ラファエロ・サンティ『聖ゲオルギウスと竜』

 

 

 ドラゴンが火を吐くのに対し、龍は戦国時代から漢代の『管子』に「水から生ず」と書かれている。そんなふうに龍とドラゴンには対照的なところがある。けれどどちらも、木火土金水のなかでつねに揺れ動いているものを象徴している。

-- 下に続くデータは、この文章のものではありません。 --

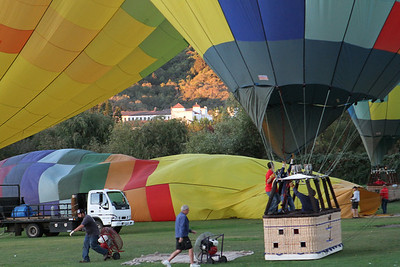 Teamwork is required to get the balloons ready for passengers and ready for flight.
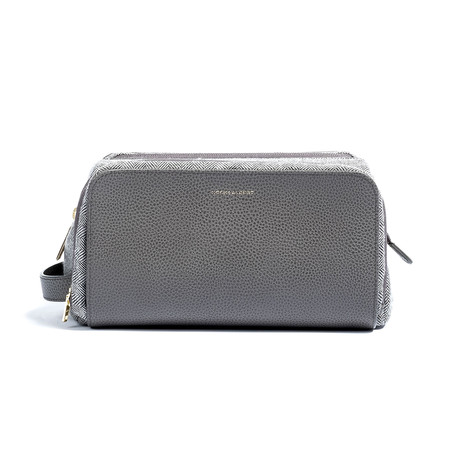 Chris Paul Collection Dopp Kit // Gray Leather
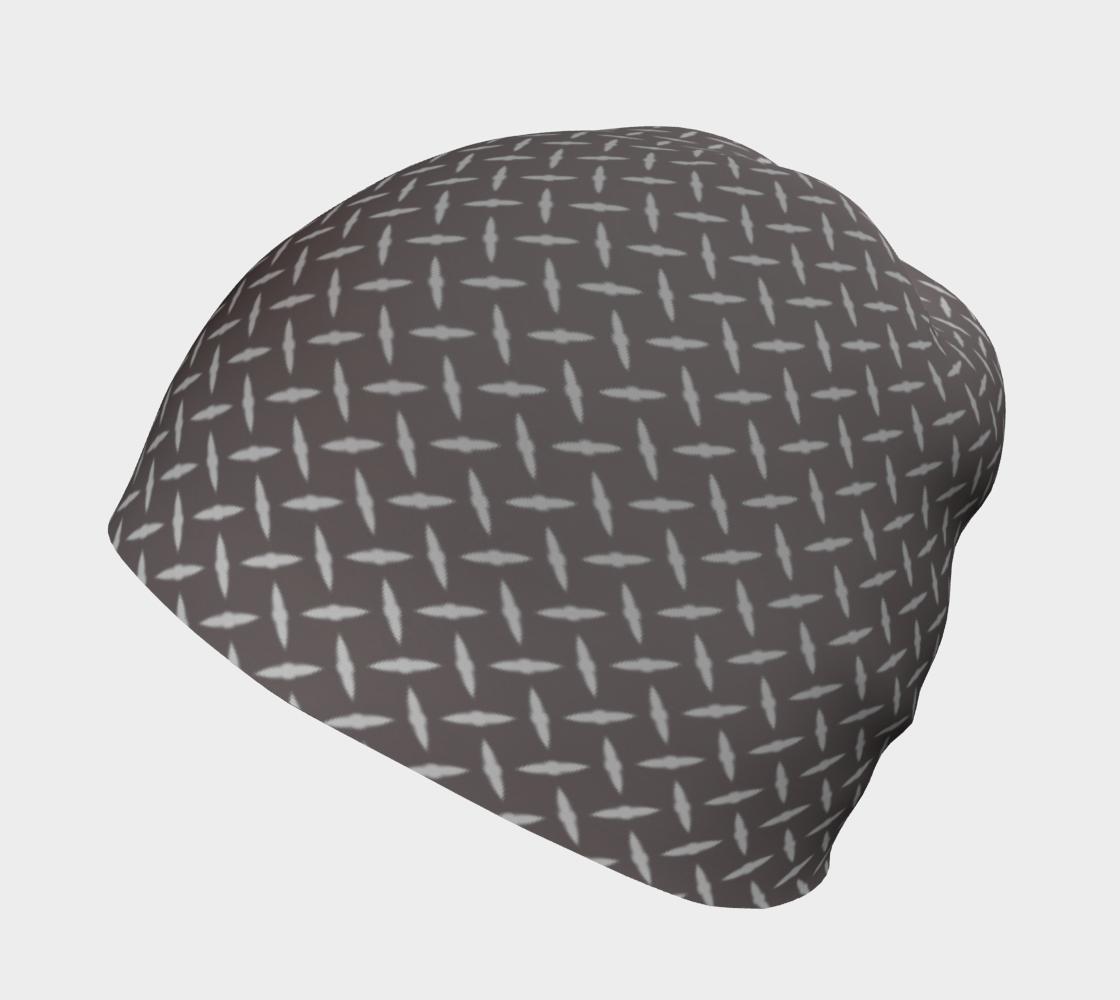 Aperçu de Dirty stainless steel sheeting pattern #2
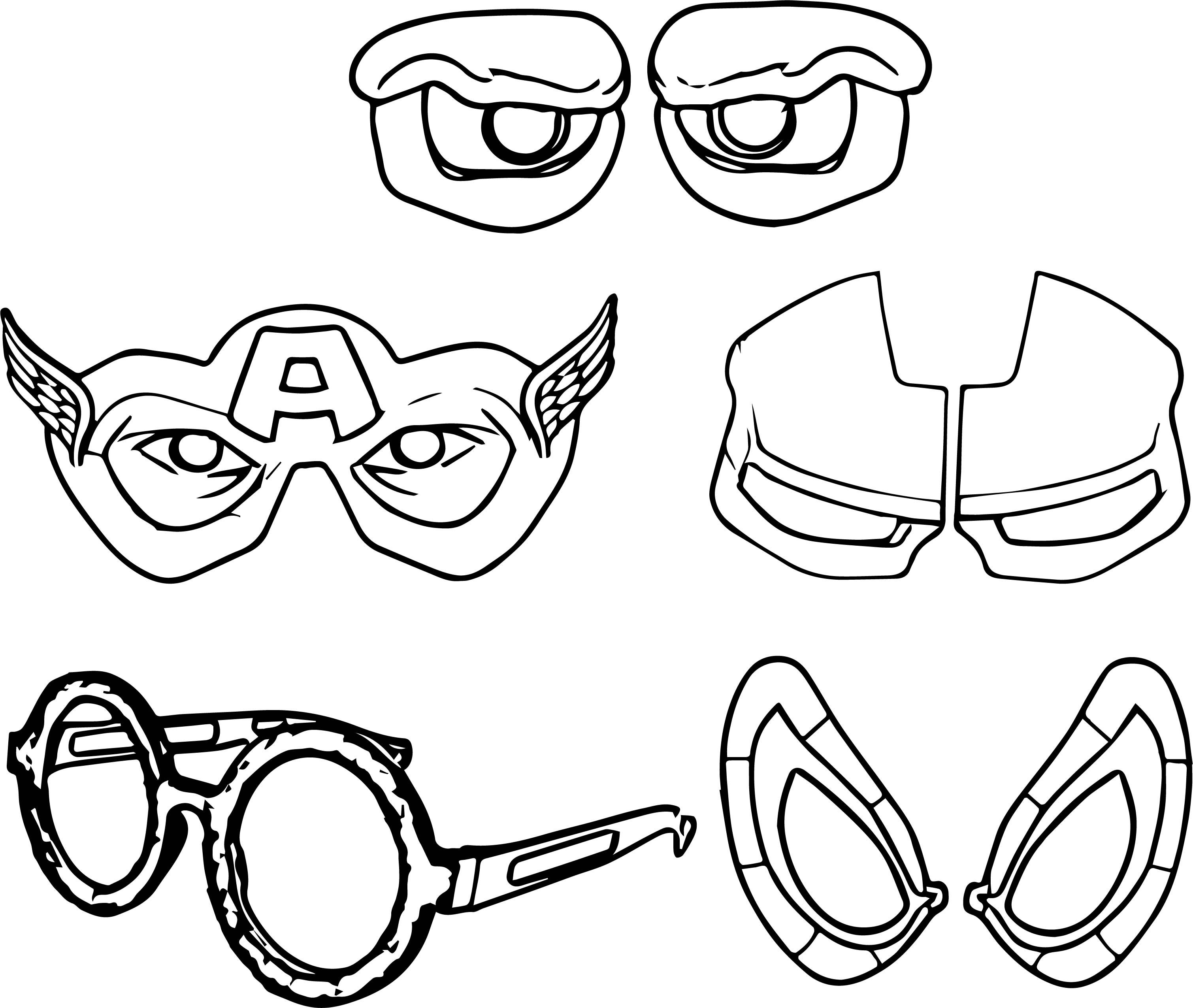 Avengers Eye Mask Coloring Page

 そもそも、十二支ははじめから動物ではなかったそうだ。中国の代の遺跡から、日付を表すために使われていた、十干と十二支を組み合わせ表が発掘されている。しかし、それは約12年で天球を一周する木星の位置を示した、12の「辰」の名称としての十二支だった。時代が下って、中華王朝が周辺国や文字の読めない人々にを普及させるために、それぞれの辰の名前に音が似ている動物を当てはめたという。

 

 

 同じように言葉や文字を共有できない相手、赤ちゃんがはじめて出会う「お友だち」は動物なんだと子育てをするようになって思った。絵本はもちろん、服や身の回りで使うものにも、クマやウサギやイヌやネコがけっこうな確率であしらわれている。それらはリアルな動物ではなく、子どもがはじめて触れるキャラクターだ。(子どもが認識している少しのんびり屋で気のいい「くまさん」と、最近ニュースで見る人里に降りてきた「熊」とはかなりのギャップがあると思う。)

 

 なにもない空。神さまが降りてくるためのおうち。そんな茫漠とした空間に目鼻がついて、空想上の龍や、イメージの中にだけ住むクマがこちらに語りかけてくるキャラクターになると、そこに物語が走り出す。その存在たちがどんな表情でなんて話しかけてくるのか、それがその人の世界イメージになる。

 火のように水のように、かたちをとどめておくことのできないものにあふれたこの世界を、ひととき読めるようにしてくれるもの、それが(実在するとしてもリアルから離れた)想像上の動物たちなのだろうと、今日もクマやウサギを相手におままごとをする娘を見ながら思った。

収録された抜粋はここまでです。